In my research concerning schizophrenia, I have long been confused as to how antipsychotic mediations work.  To the pharmaceutical layman, words like “first generation” and “second generation antipsychotics” might ring with some kind of familiarity.  Many individuals know that antipsychotics have come a long way, but what exactly is it about these newer antipsychotics that make them more desirable, and how exactly do they work?  To answer this question, I found a perfectly suited article titled [the] differential effects of haloperidol and olanzapine on levels of vascular endothelial growth factor and angiogenesis in rat hippocampus, and yes the grammar in the title is really that bad, but please don’t let that turn you away from the validity of the study.

In this experiment, the researchers utilized two drugs and studied their contrasting effects on endogenous growth factors (VEGF).  Haloperidol (HAL] was chosen with the intention of illustrating a typical “first generation antipsychotic,” while Olanzapine (OLZ) served as a second generation representative.  Because of the known effect that these drugs both seem to have on hippocampal levels of VEGF, the researchers chose to measure levels of these neuropeptides as well as concentrations of its receptor, FLK-1.  Both of these factors serve as measures of angiogenesis, or growth of the blood vessels; so this factor was measured as well.

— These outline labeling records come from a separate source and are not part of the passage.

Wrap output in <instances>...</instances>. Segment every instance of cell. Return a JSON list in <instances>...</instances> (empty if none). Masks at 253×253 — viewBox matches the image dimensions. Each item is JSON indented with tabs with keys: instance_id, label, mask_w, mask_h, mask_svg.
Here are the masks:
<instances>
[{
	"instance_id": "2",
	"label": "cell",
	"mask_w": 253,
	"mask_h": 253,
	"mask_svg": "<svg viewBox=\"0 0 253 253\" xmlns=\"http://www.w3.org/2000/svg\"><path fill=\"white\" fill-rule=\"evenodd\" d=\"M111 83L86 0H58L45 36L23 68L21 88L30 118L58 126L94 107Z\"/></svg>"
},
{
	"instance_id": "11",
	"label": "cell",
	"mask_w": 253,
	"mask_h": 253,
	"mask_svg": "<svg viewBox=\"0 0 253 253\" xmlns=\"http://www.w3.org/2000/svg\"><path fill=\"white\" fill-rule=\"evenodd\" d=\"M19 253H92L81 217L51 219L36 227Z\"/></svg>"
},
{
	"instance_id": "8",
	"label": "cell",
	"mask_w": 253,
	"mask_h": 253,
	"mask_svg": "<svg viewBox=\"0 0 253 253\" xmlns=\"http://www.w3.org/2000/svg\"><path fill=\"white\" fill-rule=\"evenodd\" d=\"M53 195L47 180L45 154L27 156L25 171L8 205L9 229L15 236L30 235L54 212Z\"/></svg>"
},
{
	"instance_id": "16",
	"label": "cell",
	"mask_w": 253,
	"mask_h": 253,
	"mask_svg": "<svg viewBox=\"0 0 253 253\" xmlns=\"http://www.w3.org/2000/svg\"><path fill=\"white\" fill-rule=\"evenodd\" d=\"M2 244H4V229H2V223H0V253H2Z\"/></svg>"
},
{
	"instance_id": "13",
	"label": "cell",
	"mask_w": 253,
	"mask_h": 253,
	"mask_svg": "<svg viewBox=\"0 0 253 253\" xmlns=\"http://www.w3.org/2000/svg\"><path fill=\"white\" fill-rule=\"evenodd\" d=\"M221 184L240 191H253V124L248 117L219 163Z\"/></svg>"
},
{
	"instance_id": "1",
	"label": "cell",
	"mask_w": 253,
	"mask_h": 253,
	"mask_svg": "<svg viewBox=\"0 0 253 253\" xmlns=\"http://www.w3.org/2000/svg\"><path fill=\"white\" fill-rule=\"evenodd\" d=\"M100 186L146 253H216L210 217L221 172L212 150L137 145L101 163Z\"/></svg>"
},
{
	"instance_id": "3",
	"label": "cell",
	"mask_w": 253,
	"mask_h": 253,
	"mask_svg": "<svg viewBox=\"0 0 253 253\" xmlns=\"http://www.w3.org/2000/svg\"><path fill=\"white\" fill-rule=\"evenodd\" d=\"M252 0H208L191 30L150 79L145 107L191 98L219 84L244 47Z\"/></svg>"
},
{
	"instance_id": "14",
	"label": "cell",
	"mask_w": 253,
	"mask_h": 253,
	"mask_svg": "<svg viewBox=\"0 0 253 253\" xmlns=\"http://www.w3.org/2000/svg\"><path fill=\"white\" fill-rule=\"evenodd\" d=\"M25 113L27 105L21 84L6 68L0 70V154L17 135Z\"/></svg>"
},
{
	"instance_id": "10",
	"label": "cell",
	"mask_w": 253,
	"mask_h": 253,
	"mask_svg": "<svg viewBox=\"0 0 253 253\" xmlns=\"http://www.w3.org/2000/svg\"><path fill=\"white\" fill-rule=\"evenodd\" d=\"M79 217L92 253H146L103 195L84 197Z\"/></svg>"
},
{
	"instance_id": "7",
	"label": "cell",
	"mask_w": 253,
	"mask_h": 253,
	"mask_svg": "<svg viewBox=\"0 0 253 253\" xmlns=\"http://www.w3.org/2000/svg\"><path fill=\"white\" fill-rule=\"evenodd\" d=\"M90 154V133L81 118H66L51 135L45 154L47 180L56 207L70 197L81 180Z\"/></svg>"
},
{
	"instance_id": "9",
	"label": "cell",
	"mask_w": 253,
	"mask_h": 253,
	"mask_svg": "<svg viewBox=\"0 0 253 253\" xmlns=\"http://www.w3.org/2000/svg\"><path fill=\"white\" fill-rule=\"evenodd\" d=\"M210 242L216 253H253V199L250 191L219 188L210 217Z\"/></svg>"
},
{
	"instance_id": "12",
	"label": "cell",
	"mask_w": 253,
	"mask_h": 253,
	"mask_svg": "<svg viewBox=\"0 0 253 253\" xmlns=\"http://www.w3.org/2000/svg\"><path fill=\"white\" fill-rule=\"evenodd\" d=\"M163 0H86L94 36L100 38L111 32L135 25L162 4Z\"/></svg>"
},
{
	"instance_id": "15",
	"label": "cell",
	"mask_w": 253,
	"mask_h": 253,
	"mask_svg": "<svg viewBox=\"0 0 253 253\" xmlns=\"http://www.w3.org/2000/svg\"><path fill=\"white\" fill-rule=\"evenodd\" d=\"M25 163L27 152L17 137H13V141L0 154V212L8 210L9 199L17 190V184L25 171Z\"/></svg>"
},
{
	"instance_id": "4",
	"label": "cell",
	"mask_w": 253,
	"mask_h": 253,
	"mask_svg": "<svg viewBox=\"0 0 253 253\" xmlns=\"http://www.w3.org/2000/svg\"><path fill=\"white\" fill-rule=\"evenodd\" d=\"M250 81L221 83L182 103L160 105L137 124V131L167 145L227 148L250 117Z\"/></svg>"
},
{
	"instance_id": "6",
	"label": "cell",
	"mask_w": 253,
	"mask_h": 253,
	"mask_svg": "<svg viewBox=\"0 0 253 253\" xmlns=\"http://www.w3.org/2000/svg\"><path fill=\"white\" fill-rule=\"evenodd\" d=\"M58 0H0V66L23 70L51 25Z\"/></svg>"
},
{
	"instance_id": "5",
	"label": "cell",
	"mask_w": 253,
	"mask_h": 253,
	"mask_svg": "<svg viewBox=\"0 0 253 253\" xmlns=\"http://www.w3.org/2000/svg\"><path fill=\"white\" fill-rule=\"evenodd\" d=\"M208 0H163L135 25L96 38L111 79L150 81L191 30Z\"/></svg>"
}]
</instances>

To test possible effective discrepancies, the researchers assembled two cohorts of lab rats; each administered either HAL or OLZ.  In each group, the rats were either sacrificed after 14 days or 45 days to study the long and short-term effects of the drugs.  With regard to the aforementioned dependent measures, the results were quite interesting.

The researchers found that, after 14 days, the HAL treatments significantly increased VEGF and FLK-1 quantities in the hippocampal tissue.  Furthermore, the HAL had an even more pronounced effect than OLZ in increasing VEGF levels.  This is interesting because it might alone suggest that first gen antipsychotics work better than their second-generation counterparts; however, the rest of the findings paint a different picture.  After 45 days, the HAL treated rats returned to completely baseline levels of VEFG and FIK-1 receptors.  Moreover, the OLZ treated rats expressed even more VEGF than before.  The findings with regards to levels of angiogenesis were similar.

Ultimately, these findings suggest that, while first generation antipsychotics seem to have a stronger initial effect, the more subtle and long-lasting effects of the second generation ones might yield more desirable behavioral results.  Furthermore, the initial spike seen in the HAL treated groups might be representative of the human self-reports of the more intense negative side effects that occur when using Haloperidol.  Both generation drugs ultimately increase angiogenesis in the hippocampus, the center for learning and memory.  Because this structure is known to deteriorate in correlation with the onset of schizophrenia (we don’t know if the deterioration causes the disorder or vice versa), antipsychotics largely work by increasing blood flow, effectively stalling this decay.  These findings seem clean enough, however, it certainly does not completely answer the initial question because it does not address every system that influences or is influenced by antipsychotics.  For example, dopamine 2 receptors, important in the reward pathway of the brain, are also affected.